Para Taccone, ese esquema explica la falta de avances durante los ocho meses que lleva la concesión. “Han tomado por estúpidos a todos diciendo que habían invertido 3 millones de dólares. La verdad hubiera sido bueno que se queden con algunos miles para pagar la luz, que ahora le cortaron”, lanzó.
Inconsistencias en la licitación
Taccone apuntó contra el pliego licitatorio aprobado por el oficialismo local y aseguró que desde su bloque marcaron distintas objeciones durante el debate legislativo.
“Tenía un montón de errores, un montón de cosas que estaban mal. Nosotros las marcamos en las comisiones y en la sesión, pero no nos dieron bolilla y lo aprobaron igual”, afirmó.
Uno de los puntos cuestionados por Taccone es la cláusula que establece la intervención de tribunales internacionales ante eventuales conflictos entre la empresa y el municipio.

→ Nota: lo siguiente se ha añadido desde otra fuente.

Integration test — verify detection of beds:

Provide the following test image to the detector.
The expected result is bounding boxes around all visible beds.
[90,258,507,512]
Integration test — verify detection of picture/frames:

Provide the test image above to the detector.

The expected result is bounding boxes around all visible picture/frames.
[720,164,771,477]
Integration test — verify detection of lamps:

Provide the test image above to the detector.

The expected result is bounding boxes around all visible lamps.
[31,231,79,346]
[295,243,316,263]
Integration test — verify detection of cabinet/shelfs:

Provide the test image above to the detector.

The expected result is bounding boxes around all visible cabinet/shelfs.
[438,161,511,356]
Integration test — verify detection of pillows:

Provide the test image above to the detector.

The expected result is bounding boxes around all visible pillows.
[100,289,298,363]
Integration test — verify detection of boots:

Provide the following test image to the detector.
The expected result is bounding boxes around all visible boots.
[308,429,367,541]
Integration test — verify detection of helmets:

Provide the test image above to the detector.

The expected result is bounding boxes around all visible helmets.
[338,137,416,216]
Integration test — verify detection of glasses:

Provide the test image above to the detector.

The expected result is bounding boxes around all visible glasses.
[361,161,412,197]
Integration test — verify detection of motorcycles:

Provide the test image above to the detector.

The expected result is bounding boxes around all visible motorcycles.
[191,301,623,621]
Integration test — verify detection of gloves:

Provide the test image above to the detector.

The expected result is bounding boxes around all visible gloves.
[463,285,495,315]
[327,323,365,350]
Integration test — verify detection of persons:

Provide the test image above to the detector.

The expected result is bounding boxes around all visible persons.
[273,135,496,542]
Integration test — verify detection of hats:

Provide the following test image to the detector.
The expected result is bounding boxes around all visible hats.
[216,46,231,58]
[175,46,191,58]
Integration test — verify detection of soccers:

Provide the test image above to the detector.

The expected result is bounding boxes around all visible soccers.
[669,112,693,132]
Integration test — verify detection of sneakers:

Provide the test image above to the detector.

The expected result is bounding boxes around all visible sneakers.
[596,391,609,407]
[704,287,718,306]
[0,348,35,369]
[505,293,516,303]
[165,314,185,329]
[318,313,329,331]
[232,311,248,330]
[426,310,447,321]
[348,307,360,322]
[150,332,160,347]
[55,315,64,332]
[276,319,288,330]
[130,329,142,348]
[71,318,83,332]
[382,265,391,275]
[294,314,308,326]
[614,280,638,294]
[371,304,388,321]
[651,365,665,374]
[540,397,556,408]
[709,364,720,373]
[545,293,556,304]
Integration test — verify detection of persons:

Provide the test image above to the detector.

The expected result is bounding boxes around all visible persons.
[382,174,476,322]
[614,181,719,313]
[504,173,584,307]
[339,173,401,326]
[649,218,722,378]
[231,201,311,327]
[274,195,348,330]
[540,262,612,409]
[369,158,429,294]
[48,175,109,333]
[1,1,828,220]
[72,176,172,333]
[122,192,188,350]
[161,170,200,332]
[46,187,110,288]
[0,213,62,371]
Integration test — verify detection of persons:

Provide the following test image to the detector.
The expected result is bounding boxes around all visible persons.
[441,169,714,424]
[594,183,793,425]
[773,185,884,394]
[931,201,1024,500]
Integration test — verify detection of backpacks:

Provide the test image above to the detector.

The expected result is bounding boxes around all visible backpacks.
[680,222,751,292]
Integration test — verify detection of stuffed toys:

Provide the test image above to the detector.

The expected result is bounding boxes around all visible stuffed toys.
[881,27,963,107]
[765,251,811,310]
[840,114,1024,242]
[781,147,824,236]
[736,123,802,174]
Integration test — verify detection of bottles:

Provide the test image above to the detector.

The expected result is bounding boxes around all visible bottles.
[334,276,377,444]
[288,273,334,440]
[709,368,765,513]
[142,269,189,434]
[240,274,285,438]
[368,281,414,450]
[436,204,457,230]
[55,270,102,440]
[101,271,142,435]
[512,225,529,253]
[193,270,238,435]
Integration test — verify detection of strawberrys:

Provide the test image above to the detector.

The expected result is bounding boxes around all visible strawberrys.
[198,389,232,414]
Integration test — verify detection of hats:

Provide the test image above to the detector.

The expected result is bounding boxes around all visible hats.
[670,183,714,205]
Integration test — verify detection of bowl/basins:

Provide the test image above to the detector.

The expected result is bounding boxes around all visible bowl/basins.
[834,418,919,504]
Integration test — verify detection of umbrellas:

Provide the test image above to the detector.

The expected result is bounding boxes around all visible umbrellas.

“Se pactó la competencia de los tribunales de Washington, del CIADI, para dirimir cualquier conflicto que pueda argumentar el municipio ante la caducidad o cancelación del contrato”, explicó.
Para el concejal, esa condición podría dificultar una rescisión unilateral por parte del Estado municipal ante los incumplimientos de la concesionaria.
“Lo que tendría que hacer el municipio, desde mi punto de vista, es acordar la rescisión con la empresa. Pero habrá que ver qué está pasando para que no lo puedan hacer”, afirmó.
En ese sentido, también cuestionó una posible venta de las acciones de la empresa a un nuevo inversor argentino como salida al conflicto. “Es emparchar la insolvencia o intentar emparchar la insolvencia. Están empezando a edificar algo sobre bases muy flojas”, señaló. Para Horacio Taccone, la alternativa debería ser resolver la situación contractual actual y avanzar hacia una nueva licitación.
Mientras tanto, el corte de luz profundiza la incertidumbre sobre el futuro de dos escenarios históricos para Mar del Plata y el deporte argentino: el José María Minella, sede del Mundial 1978 y tradicional plaza de los torneos de verano con Boca, River y los principales equipos del país, y el Polideportivo Islas Malvinas, escenario de grandes eventos deportivos y culturales. “Es una pena lo que ha pasado con estos escenarios que son tan emblemáticos para la ciudad”, concluyó.